Conjoined twin baby girls who were fused together at the head have been successfully separated after a grueling 24 hour operation.

Abigail Bachinskiy and her sibling Micaela, from Sacramento, California, are now no longer joined by their skulls, soft tissues and brain thanks to the intricate work of skilled surgeons last weekend.

Dr Michael Edwards said conjoined twins are an unusual enough occurrence – with fused siblings who can safely be separated even rarer still. He explained: ‘It’s a very, very rare anomaly.

‘There are very few children born in any one year worldwide that have this anomaly, and of those, there’s only a much smaller subset that the anatomy is fortuitous enough to be able to attempt a separation — and hopefully come out with two healthy babies.’

The girls’ parents Liliya Mirochnik and Anatoliy Bachinskiy, who also have three older children, discovered their twins were conjoined at an 11 week scan.



Liliya said she was supported through the initial shock of the diagnosis by her husband, She told WPBF: ‘It was very tough. I just was shocked. I couldn’t process.

‘When I got home my husband said that everything will be good. We will get through it. This is our kids. We already love them.’

‘I am still feeling like I am living someone else’s life and not mine.
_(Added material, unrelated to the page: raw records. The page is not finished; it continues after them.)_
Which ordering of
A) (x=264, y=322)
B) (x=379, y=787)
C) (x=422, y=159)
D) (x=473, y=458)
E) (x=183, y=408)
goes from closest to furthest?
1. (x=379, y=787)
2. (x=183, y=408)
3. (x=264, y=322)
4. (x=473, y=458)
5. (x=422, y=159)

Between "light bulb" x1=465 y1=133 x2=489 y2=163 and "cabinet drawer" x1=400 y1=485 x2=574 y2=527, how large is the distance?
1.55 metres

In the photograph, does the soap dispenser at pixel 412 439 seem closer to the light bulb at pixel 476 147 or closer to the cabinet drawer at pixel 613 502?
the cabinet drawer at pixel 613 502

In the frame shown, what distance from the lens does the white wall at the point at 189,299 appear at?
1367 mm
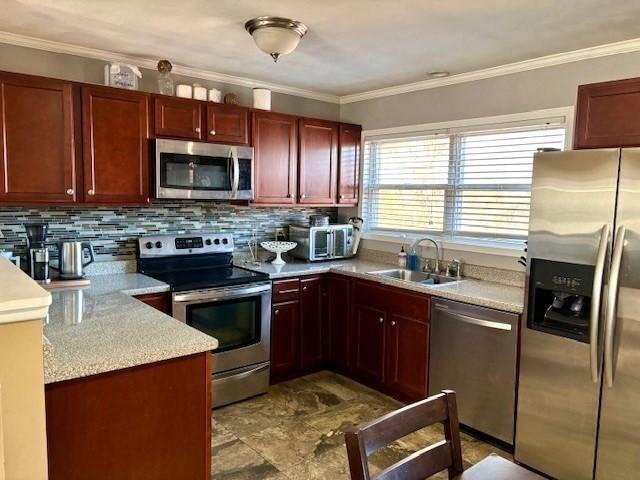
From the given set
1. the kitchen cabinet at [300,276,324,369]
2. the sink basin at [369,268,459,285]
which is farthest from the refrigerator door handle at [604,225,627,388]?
the kitchen cabinet at [300,276,324,369]

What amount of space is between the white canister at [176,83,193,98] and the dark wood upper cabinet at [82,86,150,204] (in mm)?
294

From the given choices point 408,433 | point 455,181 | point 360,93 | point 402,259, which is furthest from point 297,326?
point 408,433

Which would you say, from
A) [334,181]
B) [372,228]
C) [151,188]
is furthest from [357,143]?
[151,188]

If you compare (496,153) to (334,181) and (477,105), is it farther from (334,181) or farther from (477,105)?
(334,181)

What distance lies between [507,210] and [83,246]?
2888 mm

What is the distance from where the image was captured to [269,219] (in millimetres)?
4273

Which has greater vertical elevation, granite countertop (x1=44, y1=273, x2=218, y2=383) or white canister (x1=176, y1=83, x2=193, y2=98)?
white canister (x1=176, y1=83, x2=193, y2=98)

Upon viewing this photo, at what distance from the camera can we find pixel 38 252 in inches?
114

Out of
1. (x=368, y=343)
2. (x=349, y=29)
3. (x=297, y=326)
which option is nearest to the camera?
(x=349, y=29)

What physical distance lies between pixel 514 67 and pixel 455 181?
89 cm

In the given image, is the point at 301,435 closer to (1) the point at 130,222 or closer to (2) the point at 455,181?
(1) the point at 130,222

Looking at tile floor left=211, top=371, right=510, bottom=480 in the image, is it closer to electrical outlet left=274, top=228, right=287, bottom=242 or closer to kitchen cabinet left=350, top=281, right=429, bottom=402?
kitchen cabinet left=350, top=281, right=429, bottom=402

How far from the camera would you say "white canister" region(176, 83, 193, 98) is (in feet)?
11.1

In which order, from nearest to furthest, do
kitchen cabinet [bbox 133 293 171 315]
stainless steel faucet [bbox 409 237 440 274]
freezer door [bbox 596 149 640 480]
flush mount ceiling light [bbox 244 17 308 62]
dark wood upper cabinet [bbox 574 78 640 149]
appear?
freezer door [bbox 596 149 640 480] < dark wood upper cabinet [bbox 574 78 640 149] < flush mount ceiling light [bbox 244 17 308 62] < kitchen cabinet [bbox 133 293 171 315] < stainless steel faucet [bbox 409 237 440 274]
‘It’s so crazy, I don’t even know how to describe to be honest. But I do know that we trust Lord in all of these situations. So, that brings me peace. But my other side, inside me, go crazy as a mother.’
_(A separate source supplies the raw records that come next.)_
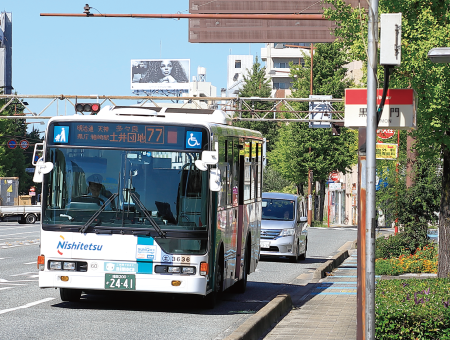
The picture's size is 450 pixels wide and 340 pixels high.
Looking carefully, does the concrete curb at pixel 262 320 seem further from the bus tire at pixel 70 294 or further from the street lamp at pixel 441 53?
the street lamp at pixel 441 53

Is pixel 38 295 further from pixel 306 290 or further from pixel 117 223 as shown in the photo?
pixel 306 290

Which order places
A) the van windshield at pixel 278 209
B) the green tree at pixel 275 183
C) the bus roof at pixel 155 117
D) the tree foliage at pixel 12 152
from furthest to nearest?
the tree foliage at pixel 12 152, the green tree at pixel 275 183, the van windshield at pixel 278 209, the bus roof at pixel 155 117

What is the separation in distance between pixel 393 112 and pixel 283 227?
53.7 feet

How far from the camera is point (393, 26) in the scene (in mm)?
7309

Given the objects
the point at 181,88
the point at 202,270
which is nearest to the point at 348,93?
the point at 202,270

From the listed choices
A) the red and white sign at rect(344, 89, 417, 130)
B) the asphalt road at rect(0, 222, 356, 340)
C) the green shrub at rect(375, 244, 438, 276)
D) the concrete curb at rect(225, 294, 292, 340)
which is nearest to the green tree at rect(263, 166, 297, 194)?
the green shrub at rect(375, 244, 438, 276)

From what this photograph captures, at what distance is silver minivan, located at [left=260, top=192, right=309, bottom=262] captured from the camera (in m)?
23.8

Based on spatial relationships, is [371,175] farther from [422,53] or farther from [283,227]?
[283,227]

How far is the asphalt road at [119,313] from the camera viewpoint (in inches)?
400

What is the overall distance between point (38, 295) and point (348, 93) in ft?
25.5

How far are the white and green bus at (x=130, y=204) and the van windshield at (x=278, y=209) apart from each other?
1220cm

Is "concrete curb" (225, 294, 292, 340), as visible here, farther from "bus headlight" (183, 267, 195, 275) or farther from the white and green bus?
"bus headlight" (183, 267, 195, 275)

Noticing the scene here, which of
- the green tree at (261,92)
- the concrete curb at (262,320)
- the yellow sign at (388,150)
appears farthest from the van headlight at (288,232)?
the green tree at (261,92)

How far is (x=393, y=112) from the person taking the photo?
789cm
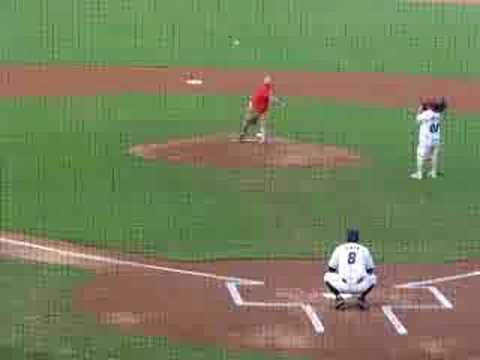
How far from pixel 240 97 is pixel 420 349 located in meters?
21.1

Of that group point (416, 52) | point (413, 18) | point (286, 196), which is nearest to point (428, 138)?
point (286, 196)

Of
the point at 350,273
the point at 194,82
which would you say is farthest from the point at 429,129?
the point at 194,82

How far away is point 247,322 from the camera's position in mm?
15078

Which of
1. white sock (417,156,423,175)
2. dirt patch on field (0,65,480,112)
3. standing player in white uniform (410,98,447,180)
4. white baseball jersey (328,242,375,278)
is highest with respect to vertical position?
dirt patch on field (0,65,480,112)

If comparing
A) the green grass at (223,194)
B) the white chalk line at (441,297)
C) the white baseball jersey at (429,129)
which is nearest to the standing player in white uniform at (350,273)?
the white chalk line at (441,297)

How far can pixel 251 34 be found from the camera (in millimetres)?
48438

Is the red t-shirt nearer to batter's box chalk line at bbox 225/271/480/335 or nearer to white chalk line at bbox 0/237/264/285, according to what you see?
white chalk line at bbox 0/237/264/285

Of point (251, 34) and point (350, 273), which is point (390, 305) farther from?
point (251, 34)

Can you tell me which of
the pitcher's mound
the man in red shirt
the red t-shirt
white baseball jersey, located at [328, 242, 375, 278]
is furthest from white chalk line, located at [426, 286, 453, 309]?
the red t-shirt

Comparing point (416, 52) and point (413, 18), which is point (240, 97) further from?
point (413, 18)

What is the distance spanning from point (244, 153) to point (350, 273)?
451 inches

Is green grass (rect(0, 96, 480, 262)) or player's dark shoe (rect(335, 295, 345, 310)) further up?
green grass (rect(0, 96, 480, 262))

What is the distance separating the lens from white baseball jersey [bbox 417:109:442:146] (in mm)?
24500

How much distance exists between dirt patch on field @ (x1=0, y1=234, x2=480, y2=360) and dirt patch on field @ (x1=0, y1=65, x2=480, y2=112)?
16850 millimetres
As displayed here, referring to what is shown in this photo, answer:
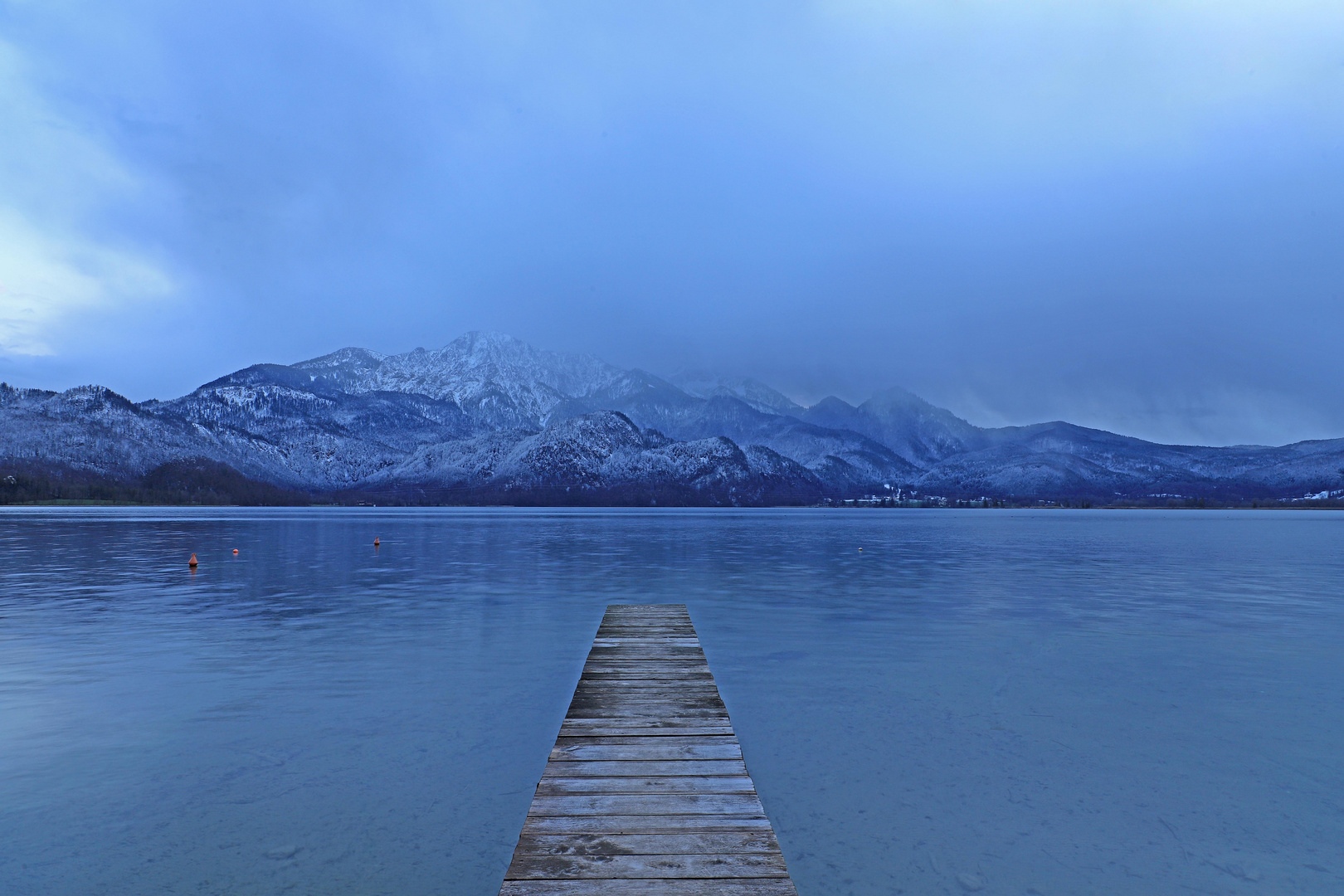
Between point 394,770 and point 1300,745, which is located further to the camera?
point 1300,745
Surgeons first began plotting to separate Abigal and Micaela in June, when they were five months old. They used sophisticated 3D scans and virtual reality equipment to try and understand the infants’ anatomy.

Doctors gave each girl a code color – purple and orange – and even performed a mock surgery on conjoined dolls.

The girls were given a tissue expansion procedure a month into preparation to ensure they had enough skin to cover the separation wound.

UC Davis Pediatric Surgeon Dr Granger Wong said the operation was ‘choreographed as much as a ballet’ – but added that there were still many unknowns that could have caused issues during surgery.

Abigail and Miceala appear to be recovering well from the operation, and will spend the next few weeks healing in intensive care3.

Their mom Liliya said: ‘It’s very new. No one knows how it’s going to end. Because it is very unique, and it all depends how they will go, what their bodies will go through. I have a feeling everything will be OK.

‘It’s all in God’s hands. It’s not even in doctor’s hands. That’s what I believe.’